## WHAT YOU NEED TO DO
1. List every hockey team or club named in the Santeri Airola profile.
2. Write out everything in the Santeri Airola profile from "- Weight: 163" down to "NHL entry draft.", word for word.

## DOCUMENT SEGMENT

^^^^^^^^^^^^^^^^

- Born: 29 June 2000 (age 25) Imatra, Finland
- Height: 5 ft 11 in (180 cm)
- Weight: 163 lb (74 kg; 11 st 9 lb)
- Position: Defence
- Shoots: Right
- Liiga team Former teams: SaiPa Ilves
- NHL draft: 211th overall, 2019 Pittsburgh Penguins
- Playing career: 2018–present

= Santeri Airola =

Finnish ice hockey player (born 2000)

Santeri Airola (born 29 June 2000) is a Finnish professional ice hockey defenceman. He is currently playing for SaiPa of the Liiga. Airola was drafted 211th overall by the Pittsburgh Penguins in the 2019 NHL entry draft.

==Playing career==
Airola played as a youth within the SaiPa organization before moving to hometown Mestis club, Imatran Ketterä. He made his Liiga debut on loan with SaiPa on 29 December 2018 against Ilves. He went onto to play three games for SaiPa during the 2018–19 Liiga season.

^^^^^^^^^^^^^^^^

## GIVEN DATA
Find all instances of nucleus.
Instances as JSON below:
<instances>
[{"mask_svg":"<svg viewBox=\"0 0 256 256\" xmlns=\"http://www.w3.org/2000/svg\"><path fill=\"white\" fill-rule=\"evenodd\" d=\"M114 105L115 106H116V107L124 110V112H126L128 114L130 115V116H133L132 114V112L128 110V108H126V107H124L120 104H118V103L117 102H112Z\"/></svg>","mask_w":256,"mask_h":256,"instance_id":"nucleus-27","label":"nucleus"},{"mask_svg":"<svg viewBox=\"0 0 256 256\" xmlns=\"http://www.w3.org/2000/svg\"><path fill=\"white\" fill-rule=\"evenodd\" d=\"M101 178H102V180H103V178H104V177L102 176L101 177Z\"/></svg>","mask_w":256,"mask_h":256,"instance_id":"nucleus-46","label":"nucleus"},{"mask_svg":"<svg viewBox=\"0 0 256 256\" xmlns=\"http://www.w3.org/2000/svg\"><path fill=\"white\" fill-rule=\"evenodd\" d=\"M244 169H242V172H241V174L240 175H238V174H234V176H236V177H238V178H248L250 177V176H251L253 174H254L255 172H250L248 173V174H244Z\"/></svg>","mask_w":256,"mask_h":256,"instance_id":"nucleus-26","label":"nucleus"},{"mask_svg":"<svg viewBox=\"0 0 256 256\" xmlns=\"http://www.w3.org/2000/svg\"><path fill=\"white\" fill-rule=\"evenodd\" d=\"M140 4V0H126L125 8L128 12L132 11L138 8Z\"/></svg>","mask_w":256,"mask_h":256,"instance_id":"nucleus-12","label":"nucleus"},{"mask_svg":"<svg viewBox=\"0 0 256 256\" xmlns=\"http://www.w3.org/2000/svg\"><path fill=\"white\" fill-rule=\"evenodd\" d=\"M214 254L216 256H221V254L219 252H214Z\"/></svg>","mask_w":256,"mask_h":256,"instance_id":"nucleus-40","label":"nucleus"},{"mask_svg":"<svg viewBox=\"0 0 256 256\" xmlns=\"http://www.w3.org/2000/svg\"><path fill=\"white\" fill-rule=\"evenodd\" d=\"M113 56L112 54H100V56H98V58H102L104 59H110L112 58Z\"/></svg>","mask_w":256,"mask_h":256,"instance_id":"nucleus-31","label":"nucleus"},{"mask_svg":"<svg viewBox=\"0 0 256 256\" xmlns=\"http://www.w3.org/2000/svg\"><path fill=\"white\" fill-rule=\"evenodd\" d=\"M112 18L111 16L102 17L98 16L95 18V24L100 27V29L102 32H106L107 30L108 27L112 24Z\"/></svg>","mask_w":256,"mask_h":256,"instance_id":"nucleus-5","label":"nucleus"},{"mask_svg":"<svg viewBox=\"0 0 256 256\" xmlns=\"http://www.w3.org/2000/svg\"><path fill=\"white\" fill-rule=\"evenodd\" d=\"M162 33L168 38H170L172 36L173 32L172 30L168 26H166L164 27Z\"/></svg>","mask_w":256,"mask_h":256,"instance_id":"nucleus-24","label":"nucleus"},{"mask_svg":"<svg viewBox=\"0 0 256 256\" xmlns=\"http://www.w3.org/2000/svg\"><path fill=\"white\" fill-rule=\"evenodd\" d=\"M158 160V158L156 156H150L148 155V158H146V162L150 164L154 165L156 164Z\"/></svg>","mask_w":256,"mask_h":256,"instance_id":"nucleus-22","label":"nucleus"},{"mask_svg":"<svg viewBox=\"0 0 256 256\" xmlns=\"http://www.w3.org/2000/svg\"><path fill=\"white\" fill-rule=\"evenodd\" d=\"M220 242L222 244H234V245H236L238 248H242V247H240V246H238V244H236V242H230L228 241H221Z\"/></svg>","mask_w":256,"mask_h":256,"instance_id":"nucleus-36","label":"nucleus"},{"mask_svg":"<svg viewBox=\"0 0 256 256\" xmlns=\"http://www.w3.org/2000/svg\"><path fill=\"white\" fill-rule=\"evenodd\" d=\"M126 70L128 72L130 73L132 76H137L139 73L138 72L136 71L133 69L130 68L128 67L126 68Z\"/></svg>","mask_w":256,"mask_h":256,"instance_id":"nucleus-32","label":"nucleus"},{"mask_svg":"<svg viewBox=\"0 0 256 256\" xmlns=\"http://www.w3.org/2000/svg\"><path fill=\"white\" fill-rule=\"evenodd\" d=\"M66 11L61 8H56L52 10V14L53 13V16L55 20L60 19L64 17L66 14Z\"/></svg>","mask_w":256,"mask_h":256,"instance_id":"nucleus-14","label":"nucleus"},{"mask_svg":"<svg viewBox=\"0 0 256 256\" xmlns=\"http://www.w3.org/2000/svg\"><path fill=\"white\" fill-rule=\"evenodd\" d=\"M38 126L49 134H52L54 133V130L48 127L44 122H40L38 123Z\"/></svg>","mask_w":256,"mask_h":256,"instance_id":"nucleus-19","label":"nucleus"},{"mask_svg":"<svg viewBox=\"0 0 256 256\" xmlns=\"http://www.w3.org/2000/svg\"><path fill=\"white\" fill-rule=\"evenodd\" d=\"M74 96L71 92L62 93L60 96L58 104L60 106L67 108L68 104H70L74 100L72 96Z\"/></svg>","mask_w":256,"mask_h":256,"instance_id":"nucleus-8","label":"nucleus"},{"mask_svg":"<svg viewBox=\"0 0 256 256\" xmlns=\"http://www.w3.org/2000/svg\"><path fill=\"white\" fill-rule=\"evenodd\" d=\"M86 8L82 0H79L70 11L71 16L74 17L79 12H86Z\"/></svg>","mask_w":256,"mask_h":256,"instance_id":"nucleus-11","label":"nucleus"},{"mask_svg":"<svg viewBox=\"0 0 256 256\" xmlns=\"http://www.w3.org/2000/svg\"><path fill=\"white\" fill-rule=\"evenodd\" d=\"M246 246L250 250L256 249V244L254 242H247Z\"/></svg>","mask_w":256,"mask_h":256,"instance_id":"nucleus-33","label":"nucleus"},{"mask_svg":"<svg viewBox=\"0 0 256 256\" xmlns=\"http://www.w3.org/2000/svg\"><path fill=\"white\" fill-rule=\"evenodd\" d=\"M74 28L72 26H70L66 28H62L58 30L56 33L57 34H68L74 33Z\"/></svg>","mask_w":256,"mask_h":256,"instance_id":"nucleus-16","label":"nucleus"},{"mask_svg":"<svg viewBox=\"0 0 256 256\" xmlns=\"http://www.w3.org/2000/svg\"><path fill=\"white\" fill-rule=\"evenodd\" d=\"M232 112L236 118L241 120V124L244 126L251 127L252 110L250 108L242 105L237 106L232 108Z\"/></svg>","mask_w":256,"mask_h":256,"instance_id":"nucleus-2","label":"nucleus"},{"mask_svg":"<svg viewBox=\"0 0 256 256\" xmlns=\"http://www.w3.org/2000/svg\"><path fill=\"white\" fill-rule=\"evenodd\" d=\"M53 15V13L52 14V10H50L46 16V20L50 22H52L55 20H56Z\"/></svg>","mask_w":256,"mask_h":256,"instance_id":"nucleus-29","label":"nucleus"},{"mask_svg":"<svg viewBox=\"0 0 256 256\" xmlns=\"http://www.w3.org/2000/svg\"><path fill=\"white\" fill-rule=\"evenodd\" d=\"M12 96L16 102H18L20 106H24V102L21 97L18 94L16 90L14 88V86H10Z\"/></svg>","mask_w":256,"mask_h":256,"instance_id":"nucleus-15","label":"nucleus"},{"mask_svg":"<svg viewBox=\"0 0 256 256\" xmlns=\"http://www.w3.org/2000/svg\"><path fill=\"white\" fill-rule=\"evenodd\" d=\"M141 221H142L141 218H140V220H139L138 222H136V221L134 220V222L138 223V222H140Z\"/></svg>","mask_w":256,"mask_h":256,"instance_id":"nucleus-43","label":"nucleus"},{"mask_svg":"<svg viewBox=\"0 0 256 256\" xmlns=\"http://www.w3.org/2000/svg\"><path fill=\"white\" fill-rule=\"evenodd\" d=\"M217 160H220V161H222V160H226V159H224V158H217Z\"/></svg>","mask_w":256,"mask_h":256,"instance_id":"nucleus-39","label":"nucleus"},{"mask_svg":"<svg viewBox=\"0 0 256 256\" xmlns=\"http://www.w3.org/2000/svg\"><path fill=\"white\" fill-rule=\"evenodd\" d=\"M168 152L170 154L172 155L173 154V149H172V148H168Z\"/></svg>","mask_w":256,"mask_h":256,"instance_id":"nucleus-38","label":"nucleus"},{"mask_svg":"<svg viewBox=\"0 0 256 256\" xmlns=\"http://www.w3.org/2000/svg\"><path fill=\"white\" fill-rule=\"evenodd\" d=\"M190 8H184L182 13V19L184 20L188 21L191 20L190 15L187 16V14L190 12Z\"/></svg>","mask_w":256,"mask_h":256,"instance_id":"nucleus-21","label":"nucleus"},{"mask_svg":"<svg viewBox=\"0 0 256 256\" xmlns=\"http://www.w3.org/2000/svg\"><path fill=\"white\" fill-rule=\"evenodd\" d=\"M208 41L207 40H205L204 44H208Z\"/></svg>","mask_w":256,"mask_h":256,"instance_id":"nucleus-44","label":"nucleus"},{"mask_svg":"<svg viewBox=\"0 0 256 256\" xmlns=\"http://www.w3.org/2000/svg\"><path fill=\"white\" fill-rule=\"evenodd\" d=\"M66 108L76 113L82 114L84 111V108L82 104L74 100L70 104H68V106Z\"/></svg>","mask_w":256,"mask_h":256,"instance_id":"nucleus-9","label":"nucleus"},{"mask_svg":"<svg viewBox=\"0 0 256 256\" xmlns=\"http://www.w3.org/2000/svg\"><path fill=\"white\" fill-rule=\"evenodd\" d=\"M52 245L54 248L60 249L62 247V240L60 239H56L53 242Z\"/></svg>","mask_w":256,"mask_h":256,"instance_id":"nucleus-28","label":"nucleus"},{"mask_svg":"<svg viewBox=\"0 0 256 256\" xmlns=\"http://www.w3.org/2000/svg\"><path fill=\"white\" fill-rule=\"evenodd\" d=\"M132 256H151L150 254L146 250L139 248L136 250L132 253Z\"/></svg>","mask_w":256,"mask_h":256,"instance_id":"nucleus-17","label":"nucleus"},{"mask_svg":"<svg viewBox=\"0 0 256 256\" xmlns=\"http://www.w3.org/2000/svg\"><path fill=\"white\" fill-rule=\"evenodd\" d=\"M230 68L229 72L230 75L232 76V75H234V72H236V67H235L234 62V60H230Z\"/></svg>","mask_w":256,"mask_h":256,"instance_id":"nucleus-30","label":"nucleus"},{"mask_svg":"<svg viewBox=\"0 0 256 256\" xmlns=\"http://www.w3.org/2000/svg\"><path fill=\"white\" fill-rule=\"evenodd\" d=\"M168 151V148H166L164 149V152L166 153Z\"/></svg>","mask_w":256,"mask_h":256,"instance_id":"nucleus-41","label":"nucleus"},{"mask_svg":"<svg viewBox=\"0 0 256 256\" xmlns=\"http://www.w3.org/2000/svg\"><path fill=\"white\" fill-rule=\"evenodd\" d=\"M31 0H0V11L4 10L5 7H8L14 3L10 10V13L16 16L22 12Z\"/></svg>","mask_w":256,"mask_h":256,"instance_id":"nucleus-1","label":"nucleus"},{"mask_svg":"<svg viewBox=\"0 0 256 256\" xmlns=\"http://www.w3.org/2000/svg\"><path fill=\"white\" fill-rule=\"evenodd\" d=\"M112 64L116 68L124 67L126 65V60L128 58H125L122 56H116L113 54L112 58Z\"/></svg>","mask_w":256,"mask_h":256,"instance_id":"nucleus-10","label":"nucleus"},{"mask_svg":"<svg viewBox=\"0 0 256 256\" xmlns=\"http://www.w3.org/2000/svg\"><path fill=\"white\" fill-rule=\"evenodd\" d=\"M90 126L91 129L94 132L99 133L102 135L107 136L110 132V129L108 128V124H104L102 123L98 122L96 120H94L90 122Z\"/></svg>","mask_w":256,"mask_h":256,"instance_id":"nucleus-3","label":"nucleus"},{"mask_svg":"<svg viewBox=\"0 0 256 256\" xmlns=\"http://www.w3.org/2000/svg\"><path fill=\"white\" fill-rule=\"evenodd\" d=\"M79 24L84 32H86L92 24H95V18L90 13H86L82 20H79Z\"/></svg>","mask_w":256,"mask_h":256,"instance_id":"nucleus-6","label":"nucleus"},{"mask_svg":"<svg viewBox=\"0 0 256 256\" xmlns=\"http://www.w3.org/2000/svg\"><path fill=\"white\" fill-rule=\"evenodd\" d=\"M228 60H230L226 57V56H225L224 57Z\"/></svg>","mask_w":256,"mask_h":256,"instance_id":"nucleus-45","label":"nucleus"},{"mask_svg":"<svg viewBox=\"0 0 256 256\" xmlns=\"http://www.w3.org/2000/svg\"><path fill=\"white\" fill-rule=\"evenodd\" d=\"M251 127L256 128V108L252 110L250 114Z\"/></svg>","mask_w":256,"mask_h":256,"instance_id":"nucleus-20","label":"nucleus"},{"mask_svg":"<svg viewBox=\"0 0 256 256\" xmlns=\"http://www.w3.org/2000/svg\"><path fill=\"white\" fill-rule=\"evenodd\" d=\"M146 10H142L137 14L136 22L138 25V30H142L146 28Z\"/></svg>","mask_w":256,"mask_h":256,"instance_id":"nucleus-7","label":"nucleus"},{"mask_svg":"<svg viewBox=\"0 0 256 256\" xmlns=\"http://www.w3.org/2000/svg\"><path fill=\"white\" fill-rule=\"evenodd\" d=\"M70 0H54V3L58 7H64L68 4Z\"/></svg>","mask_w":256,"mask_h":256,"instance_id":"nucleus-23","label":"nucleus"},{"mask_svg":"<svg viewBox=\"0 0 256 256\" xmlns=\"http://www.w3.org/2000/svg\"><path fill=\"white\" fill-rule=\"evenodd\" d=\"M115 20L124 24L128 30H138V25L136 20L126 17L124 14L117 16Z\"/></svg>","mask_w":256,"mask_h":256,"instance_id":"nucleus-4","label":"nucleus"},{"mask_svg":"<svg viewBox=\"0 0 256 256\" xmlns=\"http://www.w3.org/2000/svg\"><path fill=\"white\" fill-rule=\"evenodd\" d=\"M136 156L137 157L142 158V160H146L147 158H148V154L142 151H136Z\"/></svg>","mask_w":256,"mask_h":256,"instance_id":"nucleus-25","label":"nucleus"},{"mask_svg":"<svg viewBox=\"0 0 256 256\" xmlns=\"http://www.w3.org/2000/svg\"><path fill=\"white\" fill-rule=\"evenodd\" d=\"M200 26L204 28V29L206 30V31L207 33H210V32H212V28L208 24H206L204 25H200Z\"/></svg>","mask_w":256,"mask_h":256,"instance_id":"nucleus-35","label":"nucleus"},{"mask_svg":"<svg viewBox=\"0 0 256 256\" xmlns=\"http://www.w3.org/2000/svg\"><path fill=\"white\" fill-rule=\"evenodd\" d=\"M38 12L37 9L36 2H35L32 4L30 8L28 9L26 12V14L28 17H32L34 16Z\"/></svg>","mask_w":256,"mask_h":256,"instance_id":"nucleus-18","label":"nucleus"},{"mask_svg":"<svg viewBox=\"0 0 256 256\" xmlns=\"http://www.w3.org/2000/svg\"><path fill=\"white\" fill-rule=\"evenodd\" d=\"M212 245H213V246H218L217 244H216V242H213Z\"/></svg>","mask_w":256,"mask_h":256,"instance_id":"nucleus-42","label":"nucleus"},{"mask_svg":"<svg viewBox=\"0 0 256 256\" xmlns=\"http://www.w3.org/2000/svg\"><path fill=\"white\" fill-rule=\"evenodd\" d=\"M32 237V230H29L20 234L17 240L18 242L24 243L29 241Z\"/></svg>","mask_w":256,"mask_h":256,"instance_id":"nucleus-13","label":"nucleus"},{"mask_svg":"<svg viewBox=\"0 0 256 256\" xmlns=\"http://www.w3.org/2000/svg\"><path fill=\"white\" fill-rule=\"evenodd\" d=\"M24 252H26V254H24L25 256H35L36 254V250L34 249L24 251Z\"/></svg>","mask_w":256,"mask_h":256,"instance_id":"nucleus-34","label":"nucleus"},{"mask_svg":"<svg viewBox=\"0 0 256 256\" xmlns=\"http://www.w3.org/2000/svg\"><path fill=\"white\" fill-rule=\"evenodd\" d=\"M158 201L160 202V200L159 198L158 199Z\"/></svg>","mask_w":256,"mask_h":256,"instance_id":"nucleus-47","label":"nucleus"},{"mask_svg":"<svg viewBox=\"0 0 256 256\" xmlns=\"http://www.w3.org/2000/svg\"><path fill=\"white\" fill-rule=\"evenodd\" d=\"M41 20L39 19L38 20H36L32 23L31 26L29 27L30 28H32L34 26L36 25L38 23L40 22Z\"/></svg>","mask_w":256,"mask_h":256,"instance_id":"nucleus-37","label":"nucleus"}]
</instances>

^^^^^^^^^^^^^^^^

## TASK-BY-TASK ANSWERS
1.
SaiPa
Ilves
Pittsburgh Penguins
Imatran Ketterä

2.
- Weight: 163 lb (74 kg; 11 st 9 lb)
- Position: Defence
- Shoots: Right
- Liiga team Former teams: SaiPa Ilves
- NHL draft: 211th overall, 2019 Pittsburgh Penguins
- Playing career: 2018–present

= Santeri Airola =

Finnish ice hockey player (born 2000)

Santeri Airola (born 29 June 2000) is a Finnish professional ice hockey defenceman. He is currently playing for SaiPa of the Liiga. Airola was drafted 211th overall by the Pittsburgh Penguins in the 2019 NHL entry draft.